>>>

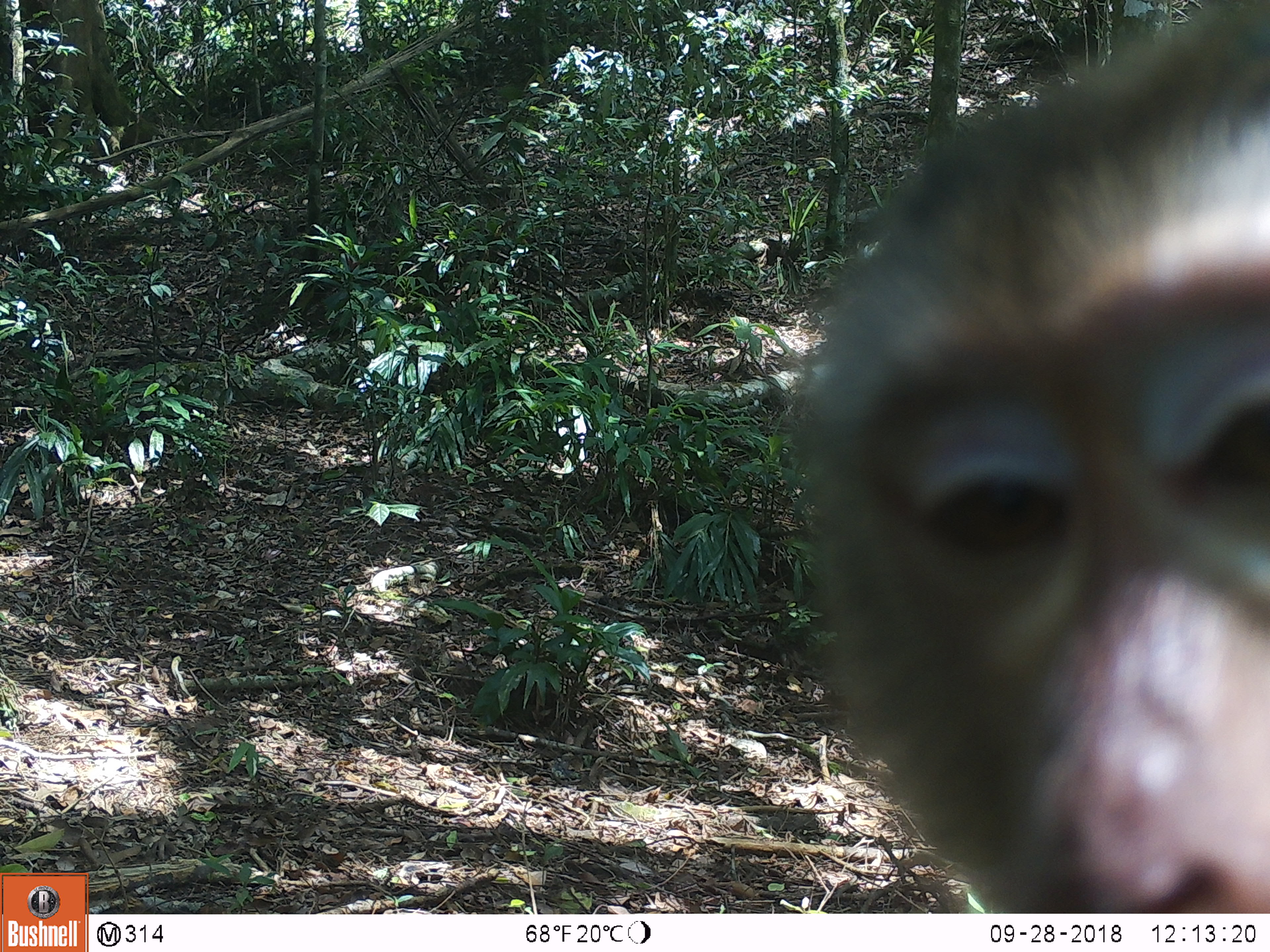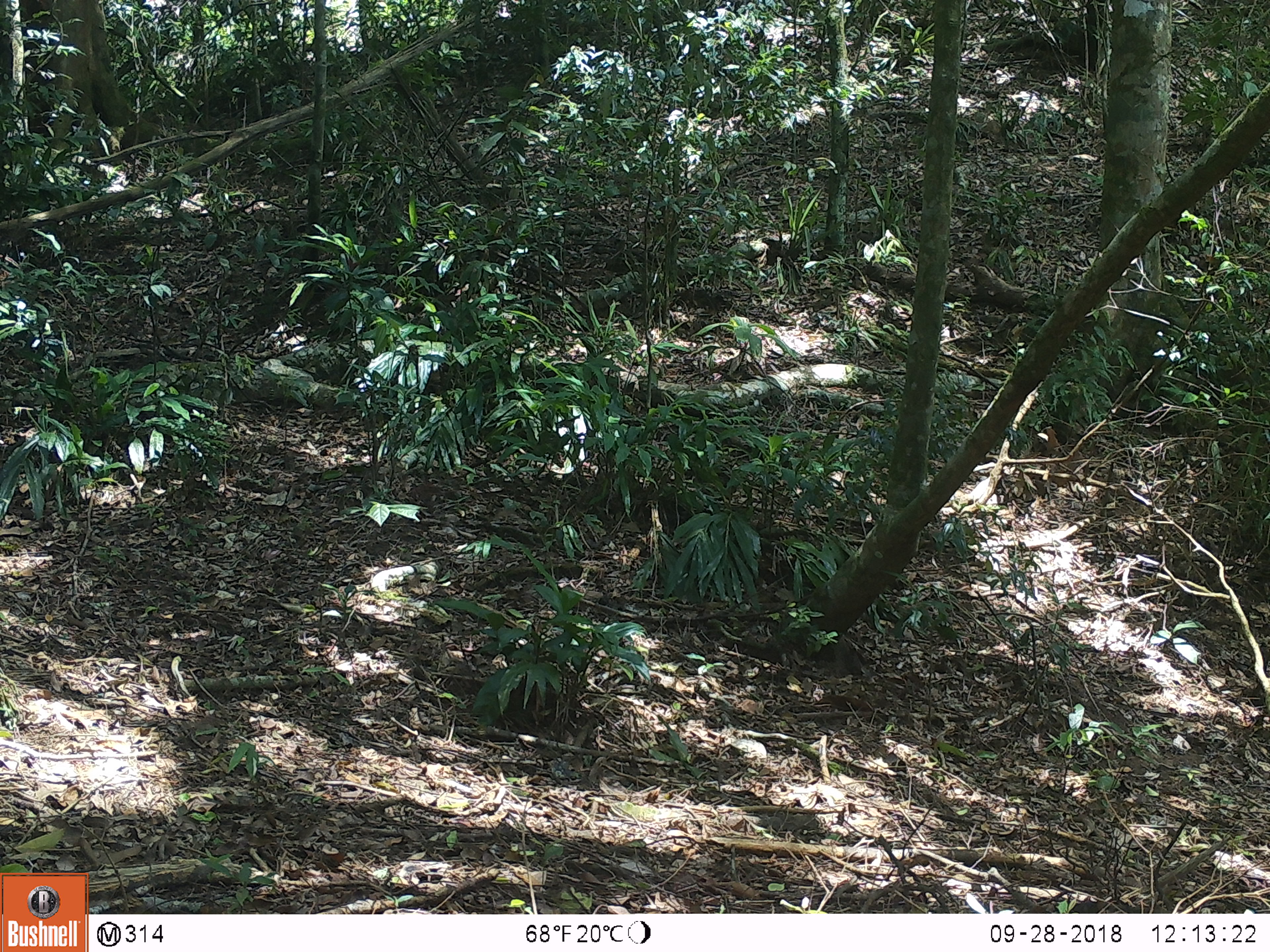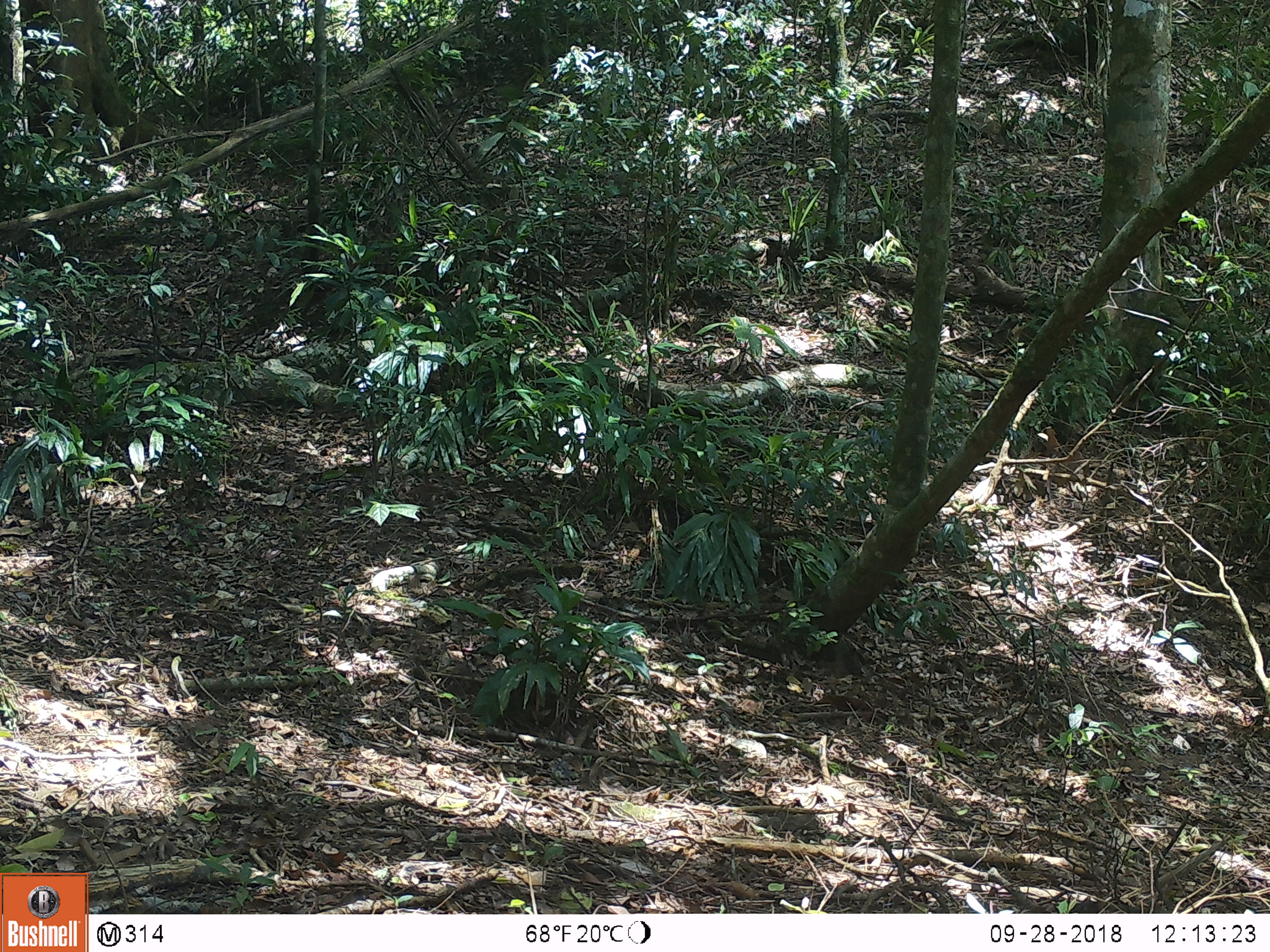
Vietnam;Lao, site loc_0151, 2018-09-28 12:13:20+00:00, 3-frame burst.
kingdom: Animalia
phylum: Chordata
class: Mammalia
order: Primates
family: Cercopithecidae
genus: Macaca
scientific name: Macaca nemestrina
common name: pig-tailed macaque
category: pig tailed macaque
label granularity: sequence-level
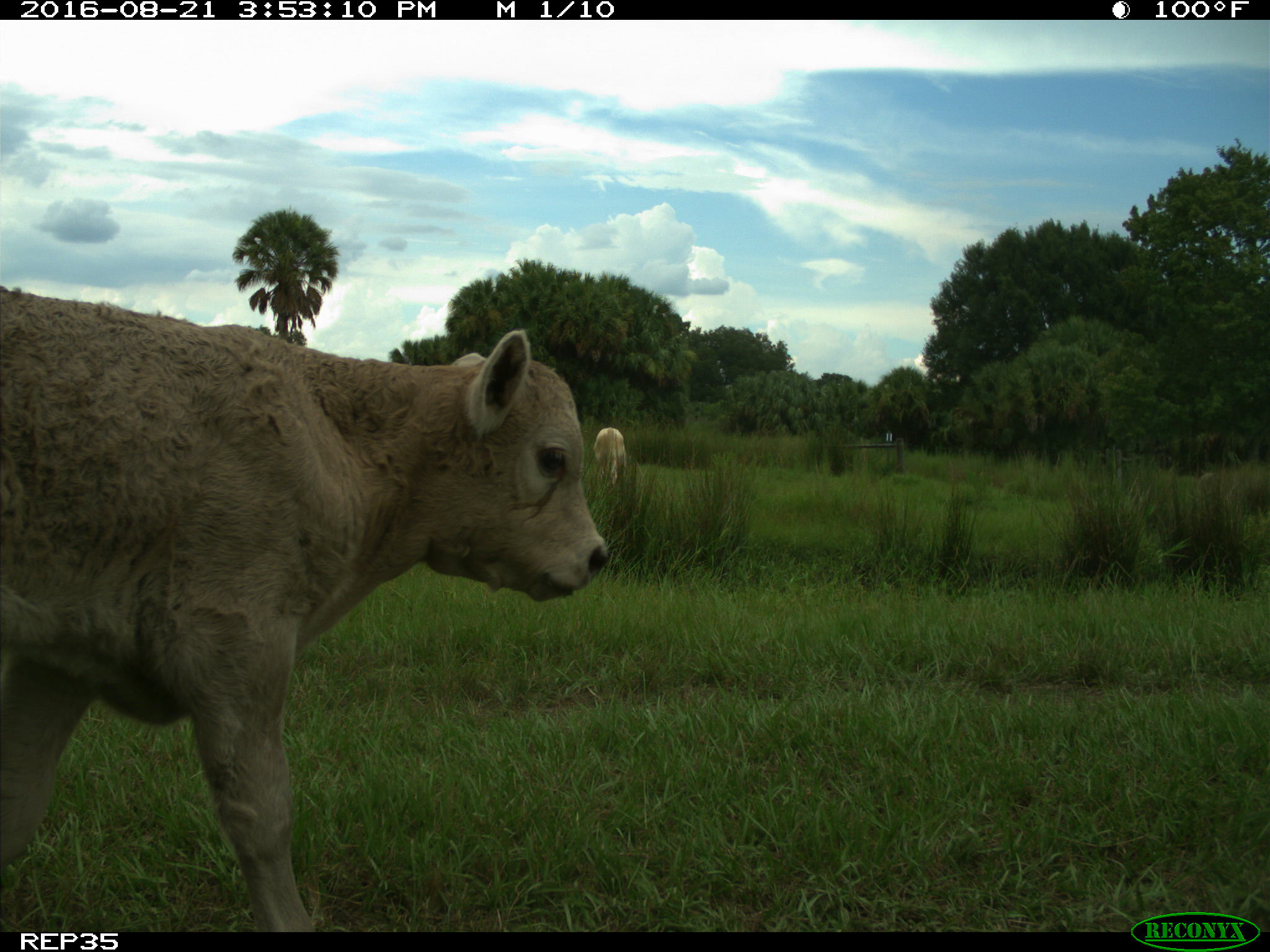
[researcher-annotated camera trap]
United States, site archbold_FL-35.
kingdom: Animalia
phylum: Chordata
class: Mammalia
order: Artiodactyla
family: Bovidae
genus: Bos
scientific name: Bos taurus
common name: domestic cow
Bos taurus (domestic cow).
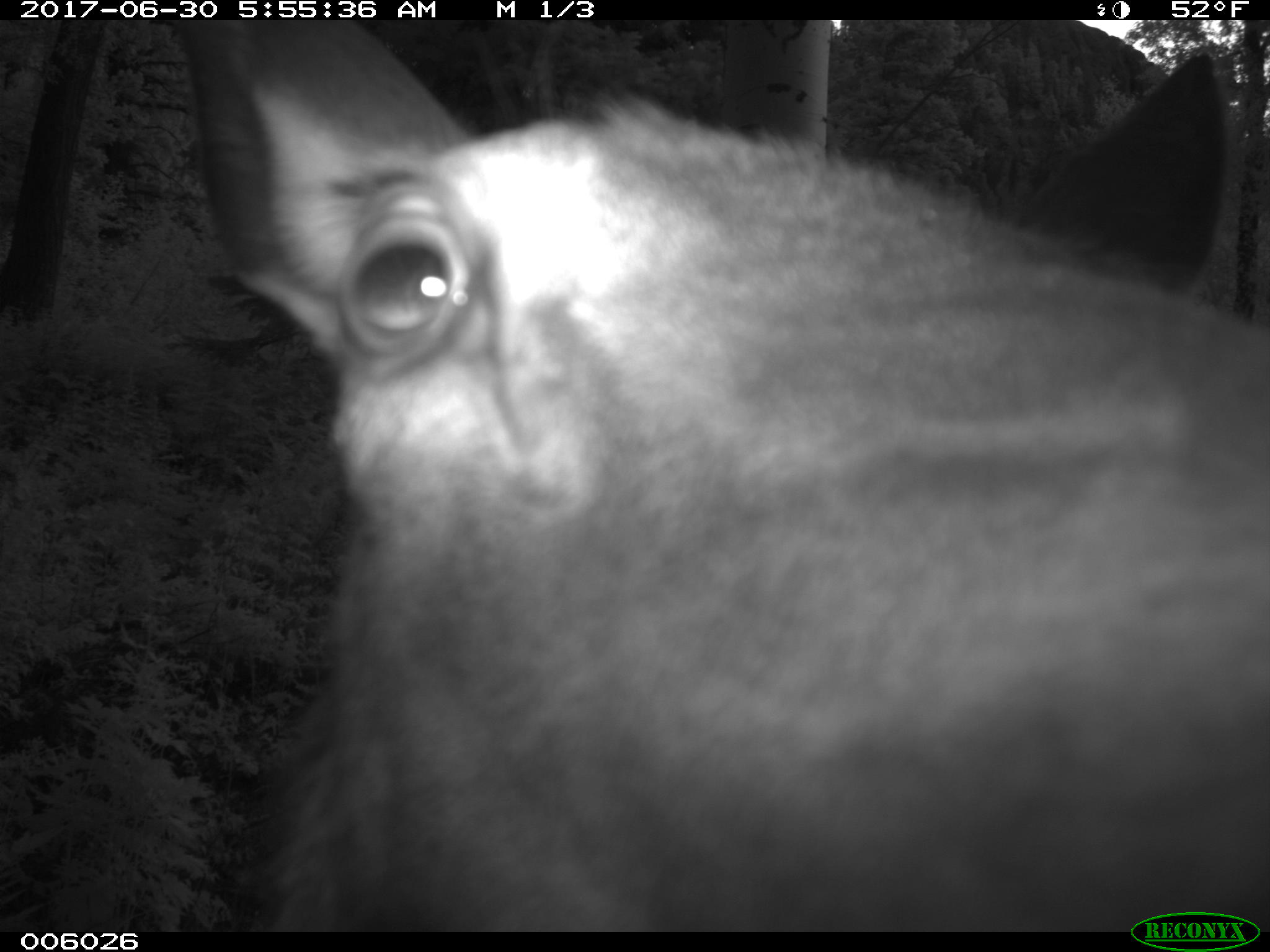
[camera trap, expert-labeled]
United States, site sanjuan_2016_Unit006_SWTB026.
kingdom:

<<<

Task instructions: Once the line containing "family: Cercopithecidae" is found, write it out exactly along with every line after it through the end of the listing, excluding pictures.

Problem solution:
family: Cercopithecidae
genus: Macaca
scientific name: Macaca nemestrina
common name: pig-tailed macaque
category: pig tailed macaque
label granularity: sequence-level
[researcher-annotated camera trap]
United States, site archbold_FL-35.
kingdom: Animalia
phylum: Chordata
class: Mammalia
order: Artiodactyla
family: Bovidae
genus: Bos
scientific name: Bos taurus
common name: domestic cow
Bos taurus (domestic cow).
[camera trap, expert-labeled]
United States, site sanjuan_2016_Unit006_SWTB026.
kingdom:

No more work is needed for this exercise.